──────── Extrait du document ────────

Par Rita Sidki
Le samedi 24 avril, le président des Etats-Unis Joe Biden prend la décision historique de reconnaître officiellement le génocide arménien. Il est le premier président américain à le faire.
Une décision historique
Le 24 avril 2021, lors de cette date qui marque la 106e commémoration du début des massacres de 1915, le président donne sa position dans un communiqué publié par la Maison-Blanche. Il y précise que « Nous ne faisons pas cela pour blâmer mais pour nous assurer que ce qui s’est passé ne se répète jamais ».
L’ensemble des présidents qui l’avaient précédé ont toujours évité de formellement reconnaître les évènements afin de ne pas créer de tensions avec l’allié turc au sein de l’OTAN.

──────── Entrées présentées ────────

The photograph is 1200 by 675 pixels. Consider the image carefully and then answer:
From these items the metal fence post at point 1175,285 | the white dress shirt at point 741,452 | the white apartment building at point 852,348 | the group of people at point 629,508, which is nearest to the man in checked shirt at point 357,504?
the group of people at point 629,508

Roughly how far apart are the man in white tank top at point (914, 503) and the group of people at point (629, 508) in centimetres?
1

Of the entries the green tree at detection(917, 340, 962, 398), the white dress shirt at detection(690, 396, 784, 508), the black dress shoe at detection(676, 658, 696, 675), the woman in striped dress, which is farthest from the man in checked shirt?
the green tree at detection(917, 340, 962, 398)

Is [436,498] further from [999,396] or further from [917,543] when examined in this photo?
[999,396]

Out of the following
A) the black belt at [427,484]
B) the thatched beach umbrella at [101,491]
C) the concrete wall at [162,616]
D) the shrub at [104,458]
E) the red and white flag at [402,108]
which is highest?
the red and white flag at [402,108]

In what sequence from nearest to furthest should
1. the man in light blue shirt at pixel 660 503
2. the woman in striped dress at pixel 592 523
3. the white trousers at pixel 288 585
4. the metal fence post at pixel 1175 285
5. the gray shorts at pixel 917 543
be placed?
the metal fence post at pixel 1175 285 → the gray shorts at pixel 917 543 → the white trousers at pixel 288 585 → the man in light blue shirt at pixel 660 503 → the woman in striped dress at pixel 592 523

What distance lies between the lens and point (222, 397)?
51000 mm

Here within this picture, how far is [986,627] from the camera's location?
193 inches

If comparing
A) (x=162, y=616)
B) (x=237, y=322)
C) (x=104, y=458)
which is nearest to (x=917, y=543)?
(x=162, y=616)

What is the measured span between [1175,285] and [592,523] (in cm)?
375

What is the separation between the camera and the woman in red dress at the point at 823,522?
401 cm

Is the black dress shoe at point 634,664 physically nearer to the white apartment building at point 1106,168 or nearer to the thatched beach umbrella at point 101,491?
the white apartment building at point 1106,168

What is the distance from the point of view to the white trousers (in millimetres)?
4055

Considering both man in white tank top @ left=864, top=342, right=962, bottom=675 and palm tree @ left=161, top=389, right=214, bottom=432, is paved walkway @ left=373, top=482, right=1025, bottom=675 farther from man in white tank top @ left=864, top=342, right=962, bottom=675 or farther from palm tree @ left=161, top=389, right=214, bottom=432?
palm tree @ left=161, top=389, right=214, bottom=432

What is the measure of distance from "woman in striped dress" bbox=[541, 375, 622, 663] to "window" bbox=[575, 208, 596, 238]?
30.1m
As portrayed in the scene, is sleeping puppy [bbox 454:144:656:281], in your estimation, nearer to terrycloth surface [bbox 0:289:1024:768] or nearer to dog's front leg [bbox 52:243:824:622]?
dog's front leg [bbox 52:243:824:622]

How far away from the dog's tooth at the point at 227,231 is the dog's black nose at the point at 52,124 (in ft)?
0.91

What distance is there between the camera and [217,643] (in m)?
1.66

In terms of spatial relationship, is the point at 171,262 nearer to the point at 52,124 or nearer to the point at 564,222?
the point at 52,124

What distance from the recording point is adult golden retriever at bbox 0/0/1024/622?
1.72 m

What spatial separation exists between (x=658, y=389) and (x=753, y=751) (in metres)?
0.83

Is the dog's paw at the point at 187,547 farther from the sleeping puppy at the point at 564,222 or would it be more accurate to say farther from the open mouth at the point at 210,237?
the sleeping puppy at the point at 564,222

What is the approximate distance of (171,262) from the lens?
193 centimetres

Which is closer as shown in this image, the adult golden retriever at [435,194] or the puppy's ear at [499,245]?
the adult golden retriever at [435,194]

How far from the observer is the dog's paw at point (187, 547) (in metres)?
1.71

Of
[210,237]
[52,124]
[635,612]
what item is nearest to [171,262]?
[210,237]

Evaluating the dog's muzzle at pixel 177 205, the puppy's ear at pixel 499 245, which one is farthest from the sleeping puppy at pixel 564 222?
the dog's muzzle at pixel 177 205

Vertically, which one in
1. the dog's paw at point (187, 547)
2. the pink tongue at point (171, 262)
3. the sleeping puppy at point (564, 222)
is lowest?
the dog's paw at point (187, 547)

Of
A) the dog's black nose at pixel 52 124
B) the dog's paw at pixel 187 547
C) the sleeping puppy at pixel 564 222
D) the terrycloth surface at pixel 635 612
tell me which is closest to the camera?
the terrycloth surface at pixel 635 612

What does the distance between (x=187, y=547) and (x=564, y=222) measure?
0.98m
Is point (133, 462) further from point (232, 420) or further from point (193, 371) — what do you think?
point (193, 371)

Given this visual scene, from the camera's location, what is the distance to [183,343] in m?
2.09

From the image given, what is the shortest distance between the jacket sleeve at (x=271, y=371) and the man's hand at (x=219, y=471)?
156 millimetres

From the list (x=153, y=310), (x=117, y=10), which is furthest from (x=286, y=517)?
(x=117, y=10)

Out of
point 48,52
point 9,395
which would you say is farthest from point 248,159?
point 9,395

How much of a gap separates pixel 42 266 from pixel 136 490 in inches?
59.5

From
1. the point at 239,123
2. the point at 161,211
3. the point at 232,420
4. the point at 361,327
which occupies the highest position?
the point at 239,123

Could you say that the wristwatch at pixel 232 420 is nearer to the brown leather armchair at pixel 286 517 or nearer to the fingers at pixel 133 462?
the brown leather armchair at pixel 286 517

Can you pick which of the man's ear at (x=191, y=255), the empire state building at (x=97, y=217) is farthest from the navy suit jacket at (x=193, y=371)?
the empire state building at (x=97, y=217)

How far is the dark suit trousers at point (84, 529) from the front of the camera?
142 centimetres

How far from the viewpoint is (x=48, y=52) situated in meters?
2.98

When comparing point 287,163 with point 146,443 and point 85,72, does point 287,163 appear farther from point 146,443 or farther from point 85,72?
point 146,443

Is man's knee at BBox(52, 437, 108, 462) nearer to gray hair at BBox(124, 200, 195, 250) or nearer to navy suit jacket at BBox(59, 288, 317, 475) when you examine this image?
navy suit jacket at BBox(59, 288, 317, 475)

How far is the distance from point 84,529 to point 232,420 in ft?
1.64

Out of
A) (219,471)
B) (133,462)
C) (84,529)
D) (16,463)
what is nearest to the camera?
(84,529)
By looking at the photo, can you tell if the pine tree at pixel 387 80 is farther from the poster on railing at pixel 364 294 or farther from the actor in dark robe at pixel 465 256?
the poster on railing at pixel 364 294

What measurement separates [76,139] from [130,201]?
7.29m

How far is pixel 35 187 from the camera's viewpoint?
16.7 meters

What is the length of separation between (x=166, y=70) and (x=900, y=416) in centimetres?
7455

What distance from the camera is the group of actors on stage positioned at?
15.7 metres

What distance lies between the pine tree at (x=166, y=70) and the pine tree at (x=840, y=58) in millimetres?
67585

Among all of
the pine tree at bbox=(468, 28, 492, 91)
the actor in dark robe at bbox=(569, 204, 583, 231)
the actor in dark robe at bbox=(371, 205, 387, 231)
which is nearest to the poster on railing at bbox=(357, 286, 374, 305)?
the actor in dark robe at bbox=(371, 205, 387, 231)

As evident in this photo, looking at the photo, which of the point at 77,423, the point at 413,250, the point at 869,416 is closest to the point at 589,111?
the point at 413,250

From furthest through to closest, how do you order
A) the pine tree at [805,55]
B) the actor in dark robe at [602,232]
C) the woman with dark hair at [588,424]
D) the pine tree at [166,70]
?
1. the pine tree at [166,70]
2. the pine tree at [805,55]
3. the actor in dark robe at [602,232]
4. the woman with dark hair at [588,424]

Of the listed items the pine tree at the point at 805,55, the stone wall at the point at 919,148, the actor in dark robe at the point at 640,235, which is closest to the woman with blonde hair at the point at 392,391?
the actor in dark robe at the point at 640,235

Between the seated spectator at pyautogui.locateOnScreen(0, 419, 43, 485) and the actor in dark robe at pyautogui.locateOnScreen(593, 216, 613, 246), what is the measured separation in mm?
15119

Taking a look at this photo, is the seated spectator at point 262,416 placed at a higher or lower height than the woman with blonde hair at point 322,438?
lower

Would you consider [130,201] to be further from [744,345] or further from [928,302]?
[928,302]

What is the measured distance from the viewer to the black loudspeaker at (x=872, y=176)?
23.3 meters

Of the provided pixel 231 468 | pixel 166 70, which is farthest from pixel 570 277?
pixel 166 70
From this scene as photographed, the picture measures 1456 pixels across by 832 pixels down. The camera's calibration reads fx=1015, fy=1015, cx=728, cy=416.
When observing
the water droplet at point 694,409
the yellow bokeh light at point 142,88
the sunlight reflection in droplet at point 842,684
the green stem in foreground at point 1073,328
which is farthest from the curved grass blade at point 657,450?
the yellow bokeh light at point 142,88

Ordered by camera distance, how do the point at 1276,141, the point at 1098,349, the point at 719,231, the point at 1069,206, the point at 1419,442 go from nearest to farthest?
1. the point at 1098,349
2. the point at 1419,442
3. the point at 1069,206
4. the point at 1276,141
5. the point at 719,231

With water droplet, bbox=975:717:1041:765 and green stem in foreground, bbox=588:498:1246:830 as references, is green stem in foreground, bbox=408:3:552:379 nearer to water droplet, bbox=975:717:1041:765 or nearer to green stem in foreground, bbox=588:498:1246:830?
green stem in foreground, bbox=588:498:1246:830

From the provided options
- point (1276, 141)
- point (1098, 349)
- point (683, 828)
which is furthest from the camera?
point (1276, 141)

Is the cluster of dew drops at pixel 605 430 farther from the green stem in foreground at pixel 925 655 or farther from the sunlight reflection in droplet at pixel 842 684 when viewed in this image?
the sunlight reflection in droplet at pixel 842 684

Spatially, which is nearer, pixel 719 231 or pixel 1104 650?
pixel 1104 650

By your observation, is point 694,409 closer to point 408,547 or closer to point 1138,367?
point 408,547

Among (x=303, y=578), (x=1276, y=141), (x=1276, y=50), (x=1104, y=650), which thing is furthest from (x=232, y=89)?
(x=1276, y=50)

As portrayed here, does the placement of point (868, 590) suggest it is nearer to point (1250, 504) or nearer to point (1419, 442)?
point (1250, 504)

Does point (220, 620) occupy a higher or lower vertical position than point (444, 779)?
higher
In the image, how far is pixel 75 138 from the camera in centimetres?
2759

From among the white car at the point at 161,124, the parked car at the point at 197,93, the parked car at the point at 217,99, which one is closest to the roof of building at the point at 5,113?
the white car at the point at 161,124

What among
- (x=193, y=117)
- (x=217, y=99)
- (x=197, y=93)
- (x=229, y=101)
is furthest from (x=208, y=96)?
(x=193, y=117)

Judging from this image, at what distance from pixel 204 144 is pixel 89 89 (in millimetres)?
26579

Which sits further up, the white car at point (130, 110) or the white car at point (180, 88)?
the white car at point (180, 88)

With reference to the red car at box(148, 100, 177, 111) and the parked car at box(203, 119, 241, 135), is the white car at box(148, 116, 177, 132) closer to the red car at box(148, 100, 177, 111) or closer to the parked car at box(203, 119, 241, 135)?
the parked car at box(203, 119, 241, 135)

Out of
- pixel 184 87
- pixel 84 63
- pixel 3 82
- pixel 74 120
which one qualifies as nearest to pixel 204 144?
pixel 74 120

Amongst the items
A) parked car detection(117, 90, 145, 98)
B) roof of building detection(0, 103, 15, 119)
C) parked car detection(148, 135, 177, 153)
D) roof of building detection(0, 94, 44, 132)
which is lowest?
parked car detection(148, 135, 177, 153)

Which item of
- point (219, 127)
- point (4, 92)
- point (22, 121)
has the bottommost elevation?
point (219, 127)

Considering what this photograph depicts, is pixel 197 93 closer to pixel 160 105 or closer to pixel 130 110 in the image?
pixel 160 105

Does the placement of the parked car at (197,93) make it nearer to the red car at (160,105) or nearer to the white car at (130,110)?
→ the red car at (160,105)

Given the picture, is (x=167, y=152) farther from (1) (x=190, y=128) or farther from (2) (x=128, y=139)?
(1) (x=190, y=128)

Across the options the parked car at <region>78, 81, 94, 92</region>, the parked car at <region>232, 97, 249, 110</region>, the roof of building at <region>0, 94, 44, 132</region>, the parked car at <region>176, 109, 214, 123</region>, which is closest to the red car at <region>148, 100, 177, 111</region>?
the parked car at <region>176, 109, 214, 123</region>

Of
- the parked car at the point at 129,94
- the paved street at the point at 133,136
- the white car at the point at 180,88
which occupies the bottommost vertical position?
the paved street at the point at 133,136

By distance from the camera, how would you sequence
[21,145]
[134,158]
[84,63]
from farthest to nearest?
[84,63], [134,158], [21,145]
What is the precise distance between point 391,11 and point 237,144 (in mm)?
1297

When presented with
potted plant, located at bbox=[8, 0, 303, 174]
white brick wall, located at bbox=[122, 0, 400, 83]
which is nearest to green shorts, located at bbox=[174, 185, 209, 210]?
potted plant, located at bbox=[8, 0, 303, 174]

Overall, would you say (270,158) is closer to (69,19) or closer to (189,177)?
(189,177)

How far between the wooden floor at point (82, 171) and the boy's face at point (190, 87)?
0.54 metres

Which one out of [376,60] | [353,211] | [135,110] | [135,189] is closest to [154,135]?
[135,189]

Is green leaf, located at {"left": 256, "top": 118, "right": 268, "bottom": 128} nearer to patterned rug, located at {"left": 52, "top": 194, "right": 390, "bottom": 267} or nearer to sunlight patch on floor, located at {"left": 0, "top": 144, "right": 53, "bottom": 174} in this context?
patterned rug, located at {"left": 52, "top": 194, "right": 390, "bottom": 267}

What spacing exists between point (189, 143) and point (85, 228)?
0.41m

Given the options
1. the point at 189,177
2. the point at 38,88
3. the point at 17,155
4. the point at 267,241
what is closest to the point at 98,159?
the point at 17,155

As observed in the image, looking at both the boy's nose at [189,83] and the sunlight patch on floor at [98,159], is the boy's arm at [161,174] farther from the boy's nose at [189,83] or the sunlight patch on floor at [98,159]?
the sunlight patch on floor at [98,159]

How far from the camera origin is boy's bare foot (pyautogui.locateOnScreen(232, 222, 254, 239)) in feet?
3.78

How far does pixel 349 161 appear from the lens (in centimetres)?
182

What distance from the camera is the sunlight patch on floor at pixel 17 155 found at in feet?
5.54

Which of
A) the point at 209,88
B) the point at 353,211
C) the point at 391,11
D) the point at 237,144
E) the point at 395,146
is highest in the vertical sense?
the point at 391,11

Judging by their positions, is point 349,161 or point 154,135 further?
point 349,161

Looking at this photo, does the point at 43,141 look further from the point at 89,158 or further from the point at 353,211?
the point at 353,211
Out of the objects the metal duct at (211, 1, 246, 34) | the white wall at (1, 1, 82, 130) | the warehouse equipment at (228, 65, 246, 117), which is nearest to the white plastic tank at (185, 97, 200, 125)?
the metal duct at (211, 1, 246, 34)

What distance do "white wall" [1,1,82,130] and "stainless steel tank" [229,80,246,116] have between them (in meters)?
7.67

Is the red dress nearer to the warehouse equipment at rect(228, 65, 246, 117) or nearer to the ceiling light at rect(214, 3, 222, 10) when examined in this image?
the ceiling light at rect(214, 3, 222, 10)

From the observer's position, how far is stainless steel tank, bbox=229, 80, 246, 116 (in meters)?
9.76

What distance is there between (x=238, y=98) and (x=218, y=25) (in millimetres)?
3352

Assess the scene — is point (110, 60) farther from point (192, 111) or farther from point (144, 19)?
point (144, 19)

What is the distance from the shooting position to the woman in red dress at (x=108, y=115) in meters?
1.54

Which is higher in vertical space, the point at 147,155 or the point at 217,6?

────────

_Consignes:_
(a) Résumez l'extrait en deux phrases.
(b) Extrayez des entrées les lignes telles quelles, en commençant à celle qui contient « By looking at » et en vous arrêtant après celle qui contient « 15.7 metres ».

_Réponses:_
(a) Le 24 avril 2021, date de la 106e commémoration du début des massacres de 1915, Joe Biden reconnaît officiellement le génocide arménien dans un communiqué publié par la Maison-Blanche, devenant ainsi le premier président américain à le faire. Tous ses prédécesseurs avaient évité cette reconnaissance formelle afin de ne pas créer de tensions avec l'allié turc au sein de l'OTAN.

(b)
By looking at the photo, can you tell if the pine tree at pixel 387 80 is farther from the poster on railing at pixel 364 294 or farther from the actor in dark robe at pixel 465 256?
the poster on railing at pixel 364 294

What measurement separates [76,139] from [130,201]?
7.29m

How far is pixel 35 187 from the camera's viewpoint?
16.7 meters

What is the length of separation between (x=166, y=70) and (x=900, y=416) in centimetres?
7455

What distance from the camera is the group of actors on stage positioned at?
15.7 metres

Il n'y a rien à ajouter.